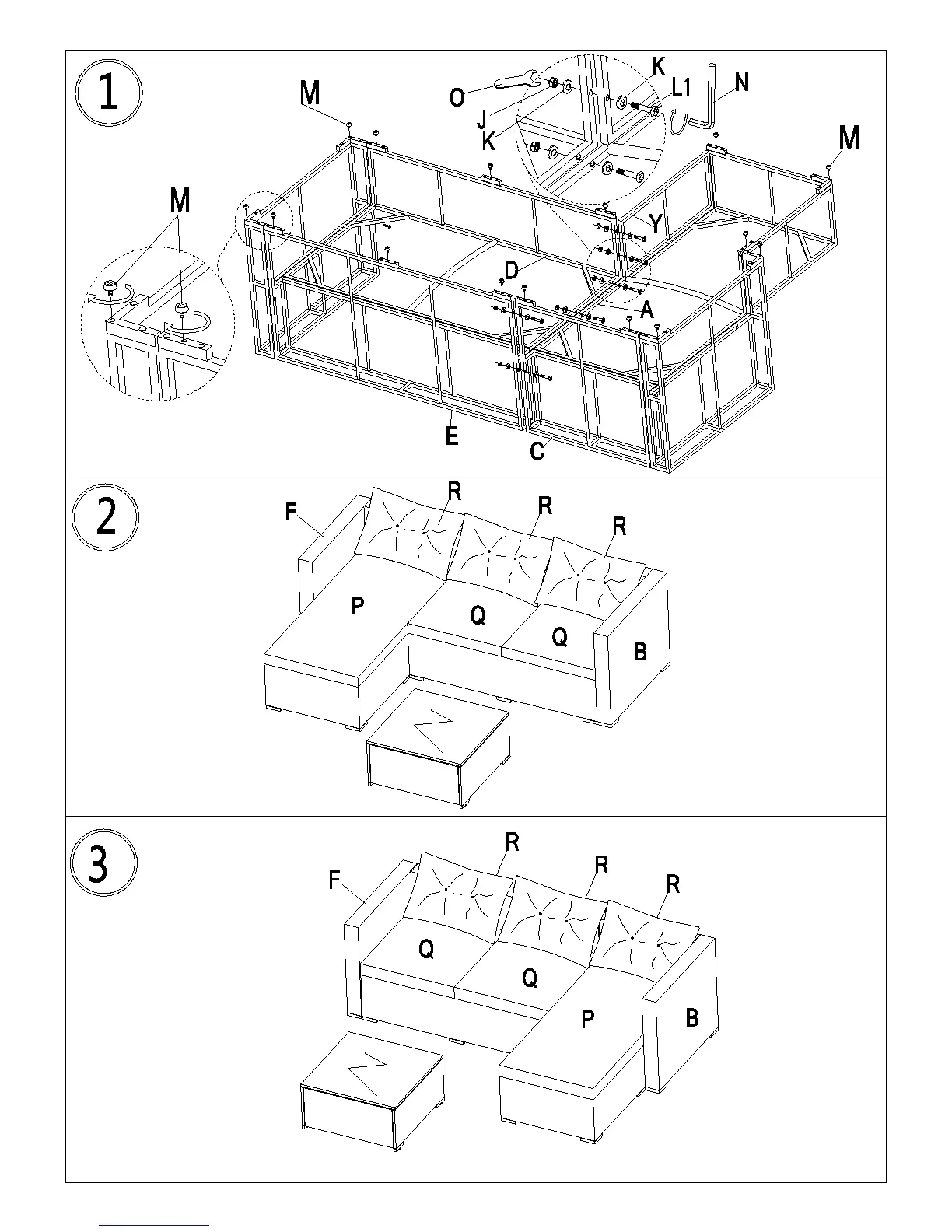 1

M

O

J

K

K

L1

N

M

M

Y

D

A

E

C

2

F

R

R

R

P

Q

Q

B

3

F

R

R

R

Q

Q

P

B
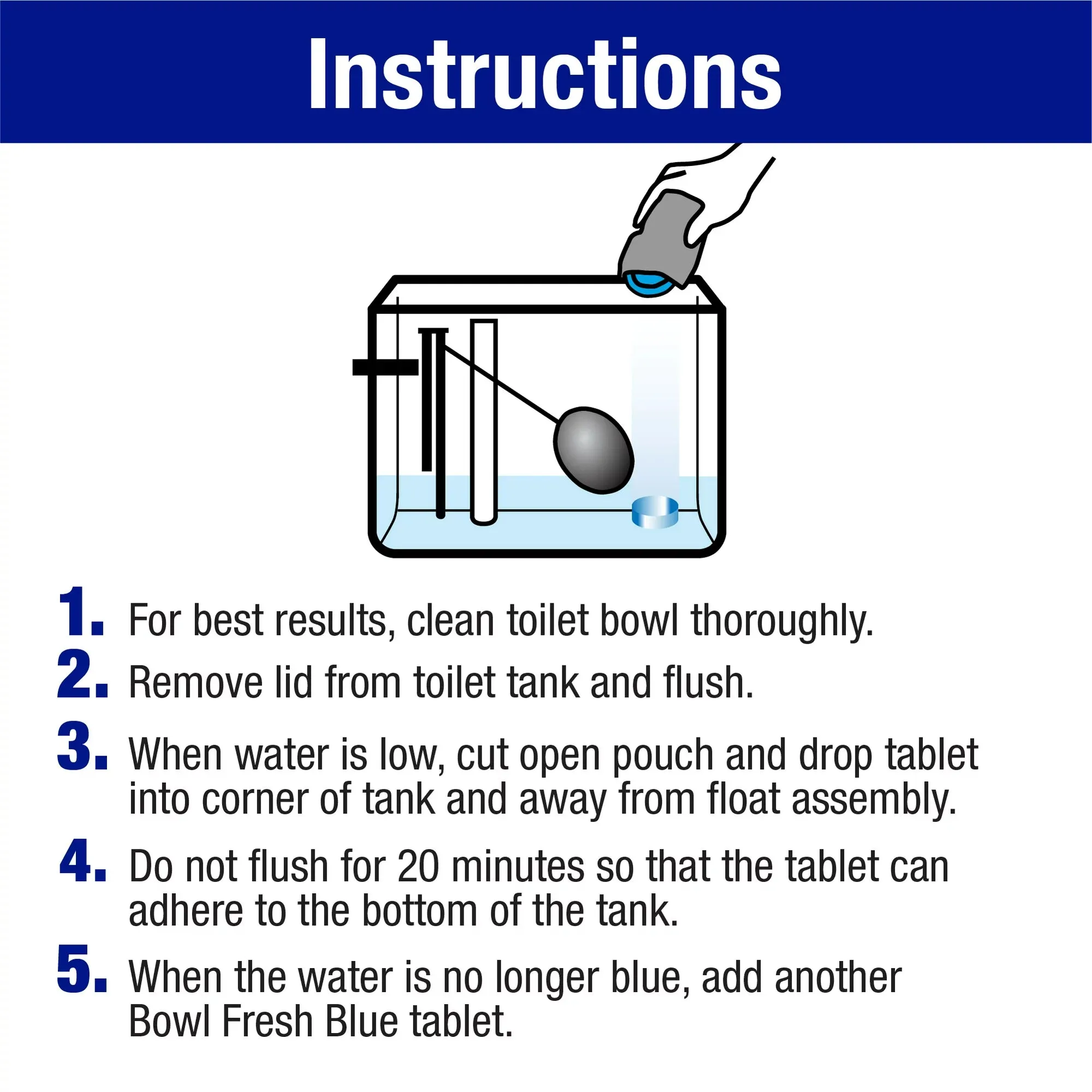 Instructions

1. For best results, clean toilet bowl thoroughly.

2. Remove lid from toilet tank and flush.

3. When water is low, cut open pouch and drop tablet into corner of tank and away from float assembly.

4. Do not flush for 20 minutes so that the tablet can adhere to the bottom of the tank.

5. When the water is no longer blue, add another Bowl Fresh Blue tablet.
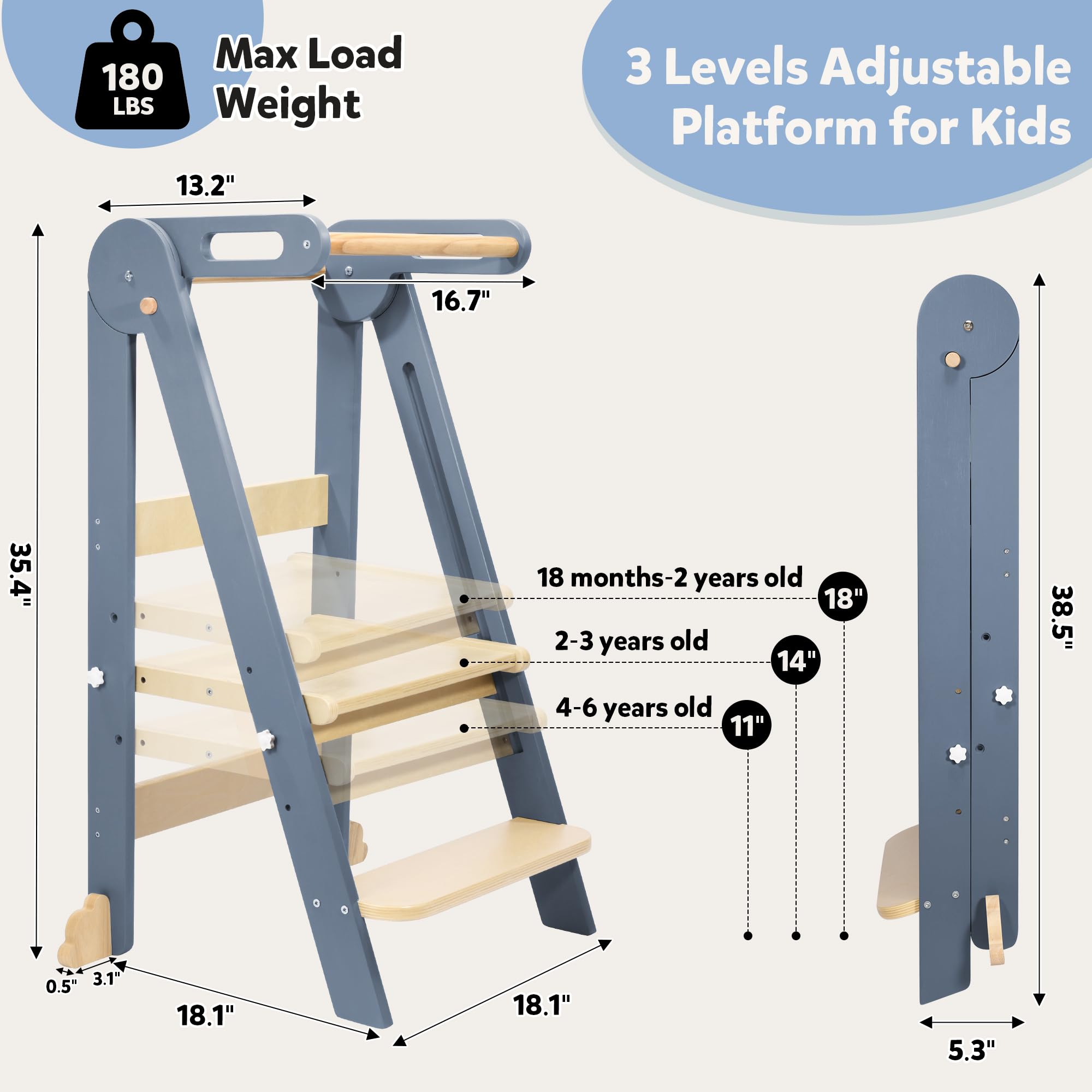 180 LBS

Max Load Weight

3 Levels Adjustable Platform for Kids

13.2"

16.7"

35.4"

18 months-2 years old

18"

2-3 years old

14"

4-6 years old

11"

38.5"

0.5"

3.1"

18.1"

18.1"

5.3"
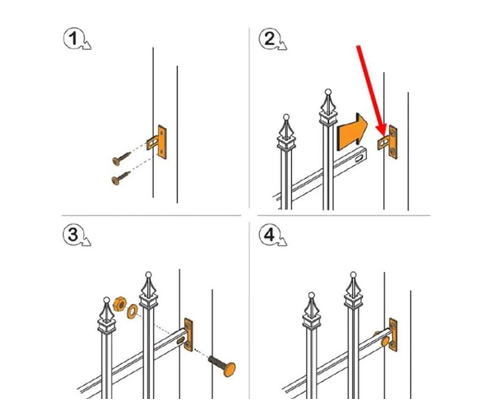 1

2

3

4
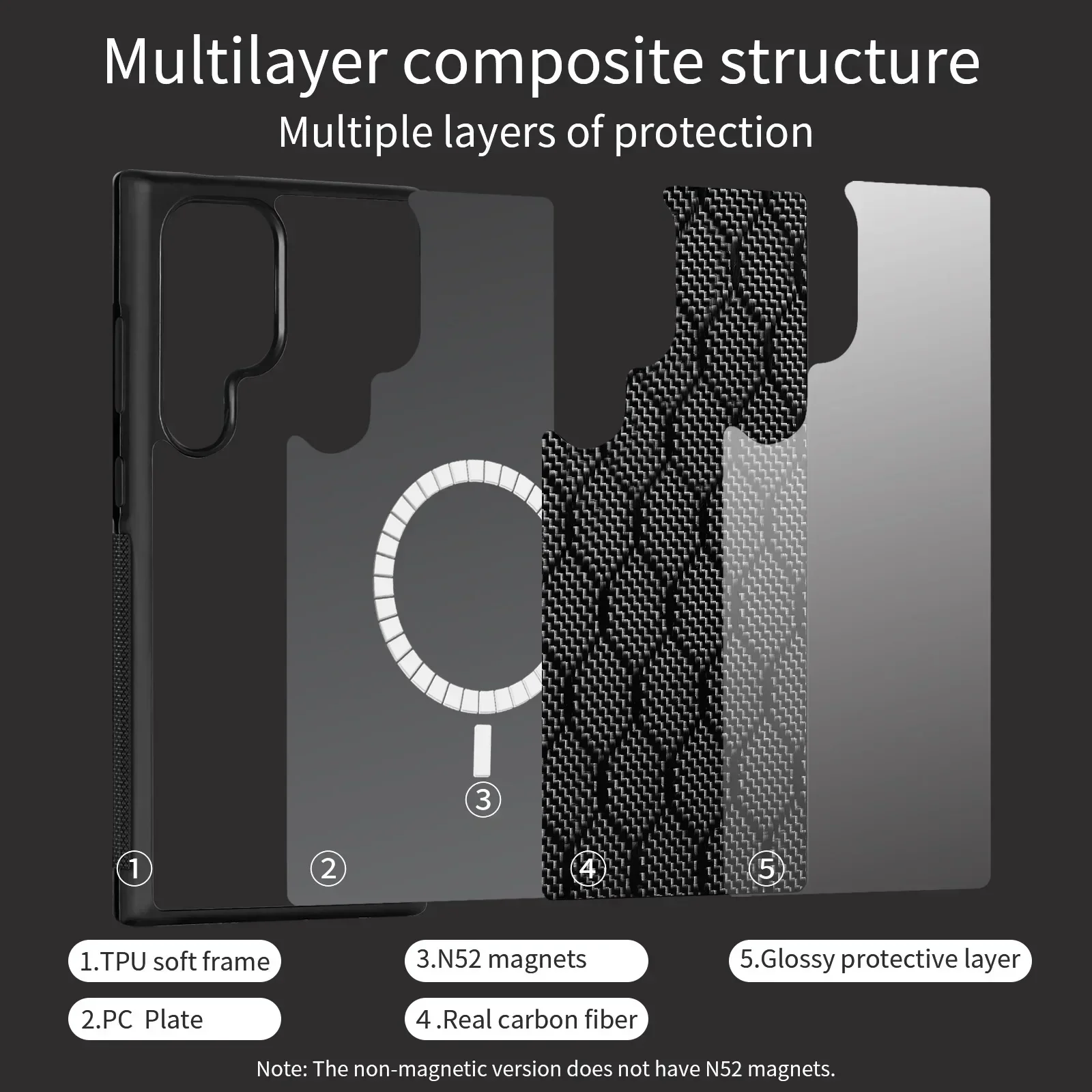 Multilayer composite structure

Multiple layers of protection

③

①

②

④

⑤

1.TPU soft frame

2.PC Plate

3.N52 magnets

4 .Real carbon fiber

5.Glossy protective layer

Note: The non-magnetic version does not have N52 magnets.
□ □ □
_Work instruction_
Could you please write out the entries exactly as they are, with every picture left out?

_Response to the exercise_
 1

M

O

J

K

K

L1

N

M

M

Y

D

A

E

C

2

F

R

R

R

P

Q

Q

B

3

F

R

R

R

Q

Q

P

B
 Instructions

1. For best results, clean toilet bowl thoroughly.

2. Remove lid from toilet tank and flush.

3. When water is low, cut open pouch and drop tablet into corner of tank and away from float assembly.

4. Do not flush for 20 minutes so that the tablet can adhere to the bottom of the tank.

5. When the water is no longer blue, add another Bowl Fresh Blue tablet.
 180 LBS

Max Load Weight

3 Levels Adjustable Platform for Kids

13.2"

16.7"

35.4"

18 months-2 years old

18"

2-3 years old

14"

4-6 years old

11"

38.5"

0.5"

3.1"

18.1"

18.1"

5.3"
 1

2

3

4
 Multilayer composite structure

Multiple layers of protection

③

①

②

④

⑤

1.TPU soft frame

2.PC Plate

3.N52 magnets

4 .Real carbon fiber

5.Glossy protective layer

Note: The non-magnetic version does not have N52 magnets.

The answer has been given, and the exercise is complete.